** Start GIVEN TEXT **

For evaluating reconstruction quality specifically:

MSE: Pixel-level reconstruction accuracy
SSIM (Structural Similarity Index): Perceptual reconstruction quality
L1/L2 distance in latent space: For measuring latent space quality

Despite these limitations, VAEs remain a powerful and widely-used framework. The zoo of published variants is large, but most practical ideas still cluster into a handful of families, according to which ingredient of the VAE they change (objective, latent distributions, decoder/likelihood, or local geometry). The list below is a road map, not a catalogue: every bullet is representative, not exhaustive. Several of these techniques have already appeared in the collapsible Possible Solutions boxes within the limitations section above; they are collected here to show how they relate to one another as a whole.

Tighter Monte Carlo objectives. Multi-sample importance-weighted bounds (IWAE and follow-ons) improve estimation of the marginal likelihood, that is \(p_\theta(x) = \int p_\theta(x|z) p_\theta(z) \, dz\), and gradient quality, while keeping the same generative story \(p_\theta(x,z)=p_\theta(x|z)p_\theta(z)\).

** End GIVEN TEXT **
** Start MATERIAL SHOWN **

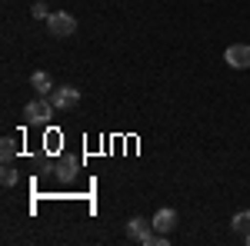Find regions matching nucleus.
<instances>
[{
  "label": "nucleus",
  "instance_id": "f257e3e1",
  "mask_svg": "<svg viewBox=\"0 0 250 246\" xmlns=\"http://www.w3.org/2000/svg\"><path fill=\"white\" fill-rule=\"evenodd\" d=\"M54 103L47 100V96H40V100H30L27 107H23V116H27V123H47L50 116H54Z\"/></svg>",
  "mask_w": 250,
  "mask_h": 246
},
{
  "label": "nucleus",
  "instance_id": "f03ea898",
  "mask_svg": "<svg viewBox=\"0 0 250 246\" xmlns=\"http://www.w3.org/2000/svg\"><path fill=\"white\" fill-rule=\"evenodd\" d=\"M47 27H50V34H54V37H74L77 20L70 17V14H63V10H54V14L47 17Z\"/></svg>",
  "mask_w": 250,
  "mask_h": 246
},
{
  "label": "nucleus",
  "instance_id": "7ed1b4c3",
  "mask_svg": "<svg viewBox=\"0 0 250 246\" xmlns=\"http://www.w3.org/2000/svg\"><path fill=\"white\" fill-rule=\"evenodd\" d=\"M224 60L230 63L233 70H247V67H250V47H247V43H230L227 54H224Z\"/></svg>",
  "mask_w": 250,
  "mask_h": 246
},
{
  "label": "nucleus",
  "instance_id": "20e7f679",
  "mask_svg": "<svg viewBox=\"0 0 250 246\" xmlns=\"http://www.w3.org/2000/svg\"><path fill=\"white\" fill-rule=\"evenodd\" d=\"M80 100V90H74V87H57L54 94H50V103L57 107V110H70V107H77Z\"/></svg>",
  "mask_w": 250,
  "mask_h": 246
},
{
  "label": "nucleus",
  "instance_id": "39448f33",
  "mask_svg": "<svg viewBox=\"0 0 250 246\" xmlns=\"http://www.w3.org/2000/svg\"><path fill=\"white\" fill-rule=\"evenodd\" d=\"M150 223H154L157 233H164V236H167V233L177 227V213H173L170 207H164V209H157V213H154V220H150Z\"/></svg>",
  "mask_w": 250,
  "mask_h": 246
},
{
  "label": "nucleus",
  "instance_id": "423d86ee",
  "mask_svg": "<svg viewBox=\"0 0 250 246\" xmlns=\"http://www.w3.org/2000/svg\"><path fill=\"white\" fill-rule=\"evenodd\" d=\"M30 87H34L40 96H50V94H54V80H50V74H43V70H37V74L30 76Z\"/></svg>",
  "mask_w": 250,
  "mask_h": 246
},
{
  "label": "nucleus",
  "instance_id": "0eeeda50",
  "mask_svg": "<svg viewBox=\"0 0 250 246\" xmlns=\"http://www.w3.org/2000/svg\"><path fill=\"white\" fill-rule=\"evenodd\" d=\"M147 229H154V223H150V220H144V216H134V220H130V223H127V233H130V236H134L137 243H140V236H144V233H147Z\"/></svg>",
  "mask_w": 250,
  "mask_h": 246
},
{
  "label": "nucleus",
  "instance_id": "6e6552de",
  "mask_svg": "<svg viewBox=\"0 0 250 246\" xmlns=\"http://www.w3.org/2000/svg\"><path fill=\"white\" fill-rule=\"evenodd\" d=\"M233 233H240V236H247L250 233V209H240V213H233Z\"/></svg>",
  "mask_w": 250,
  "mask_h": 246
},
{
  "label": "nucleus",
  "instance_id": "1a4fd4ad",
  "mask_svg": "<svg viewBox=\"0 0 250 246\" xmlns=\"http://www.w3.org/2000/svg\"><path fill=\"white\" fill-rule=\"evenodd\" d=\"M14 156H17V143H14L10 136H3V140H0V160H3V163H10Z\"/></svg>",
  "mask_w": 250,
  "mask_h": 246
},
{
  "label": "nucleus",
  "instance_id": "9d476101",
  "mask_svg": "<svg viewBox=\"0 0 250 246\" xmlns=\"http://www.w3.org/2000/svg\"><path fill=\"white\" fill-rule=\"evenodd\" d=\"M74 173H77V163H74V160H63L60 170H57V176L60 180H74Z\"/></svg>",
  "mask_w": 250,
  "mask_h": 246
},
{
  "label": "nucleus",
  "instance_id": "9b49d317",
  "mask_svg": "<svg viewBox=\"0 0 250 246\" xmlns=\"http://www.w3.org/2000/svg\"><path fill=\"white\" fill-rule=\"evenodd\" d=\"M0 183H3V187H14V183H17V170H14V167H3V170H0Z\"/></svg>",
  "mask_w": 250,
  "mask_h": 246
},
{
  "label": "nucleus",
  "instance_id": "f8f14e48",
  "mask_svg": "<svg viewBox=\"0 0 250 246\" xmlns=\"http://www.w3.org/2000/svg\"><path fill=\"white\" fill-rule=\"evenodd\" d=\"M30 14H34L37 20H47V17H50V10H47V3H34V7H30Z\"/></svg>",
  "mask_w": 250,
  "mask_h": 246
},
{
  "label": "nucleus",
  "instance_id": "ddd939ff",
  "mask_svg": "<svg viewBox=\"0 0 250 246\" xmlns=\"http://www.w3.org/2000/svg\"><path fill=\"white\" fill-rule=\"evenodd\" d=\"M244 243H247V246H250V233H247V236H244Z\"/></svg>",
  "mask_w": 250,
  "mask_h": 246
}]
</instances>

** End MATERIAL SHOWN **

# [ACTIONS TO TAKE]
(A) Return the passage of the VAE text from "For evaluating reconstruction" to "as a whole.", copied word for word.
(B) Summarize the VAE text in two sentences.

# [ANSWERS TO THE EXERCISES]
(A)
For evaluating reconstruction quality specifically:

MSE: Pixel-level reconstruction accuracy
SSIM (Structural Similarity Index): Perceptual reconstruction quality
L1/L2 distance in latent space: For measuring latent space quality

Despite these limitations, VAEs remain a powerful and widely-used framework. The zoo of published variants is large, but most practical ideas still cluster into a handful of families, according to which ingredient of the VAE they change (objective, latent distributions, decoder/likelihood, or local geometry). The list below is a road map, not a catalogue: every bullet is representative, not exhaustive. Several of these techniques have already appeared in the collapsible Possible Solutions boxes within the limitations section above; they are collected here to show how they relate to one another as a whole.

(B) Reconstruction quality can be evaluated with MSE for pixel-level accuracy, SSIM for perceptual quality, and L1/L2 distance in latent space for latent space quality. VAEs remain a powerful and widely used framework whose many variants mostly fall into a few families according to which ingredient of the VAE they change, one being tighter Monte Carlo objectives such as IWAE, which improve marginal likelihood estimation and gradient quality while keeping the same generative story.